* Your objective: Reproduce in full the stretch from the line containing "Among pixel 422" through the end of the rows. Shift every coordinate in the answers by -143 and leave everything else as it stands.

* Information shown:
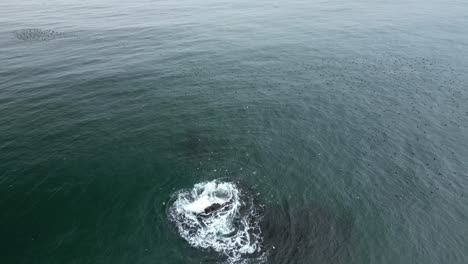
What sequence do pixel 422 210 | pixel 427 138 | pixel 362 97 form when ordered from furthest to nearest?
pixel 362 97 → pixel 427 138 → pixel 422 210

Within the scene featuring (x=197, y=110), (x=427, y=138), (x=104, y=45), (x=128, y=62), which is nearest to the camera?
(x=427, y=138)

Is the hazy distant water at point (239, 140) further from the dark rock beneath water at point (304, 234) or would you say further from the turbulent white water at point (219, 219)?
the turbulent white water at point (219, 219)

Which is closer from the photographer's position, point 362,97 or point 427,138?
point 427,138

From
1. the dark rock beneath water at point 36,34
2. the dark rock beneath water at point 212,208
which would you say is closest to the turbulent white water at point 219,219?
the dark rock beneath water at point 212,208

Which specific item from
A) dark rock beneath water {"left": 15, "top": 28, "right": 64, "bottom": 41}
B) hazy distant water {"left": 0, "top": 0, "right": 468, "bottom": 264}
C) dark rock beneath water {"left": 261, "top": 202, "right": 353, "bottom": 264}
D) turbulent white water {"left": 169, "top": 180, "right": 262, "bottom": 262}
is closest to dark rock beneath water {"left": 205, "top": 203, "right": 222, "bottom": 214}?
turbulent white water {"left": 169, "top": 180, "right": 262, "bottom": 262}

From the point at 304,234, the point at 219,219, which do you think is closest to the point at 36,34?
the point at 219,219

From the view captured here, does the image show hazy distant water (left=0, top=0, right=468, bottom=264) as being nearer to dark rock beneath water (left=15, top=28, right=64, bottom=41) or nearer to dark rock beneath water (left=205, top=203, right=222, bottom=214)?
dark rock beneath water (left=15, top=28, right=64, bottom=41)

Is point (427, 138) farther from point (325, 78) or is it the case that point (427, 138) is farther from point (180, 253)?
point (180, 253)

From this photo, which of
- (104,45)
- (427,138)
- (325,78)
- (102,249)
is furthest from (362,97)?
(104,45)

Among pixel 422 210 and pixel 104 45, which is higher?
pixel 104 45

* Exercise solution:
Among pixel 422 210 and pixel 104 45, which is higher?
pixel -39 -98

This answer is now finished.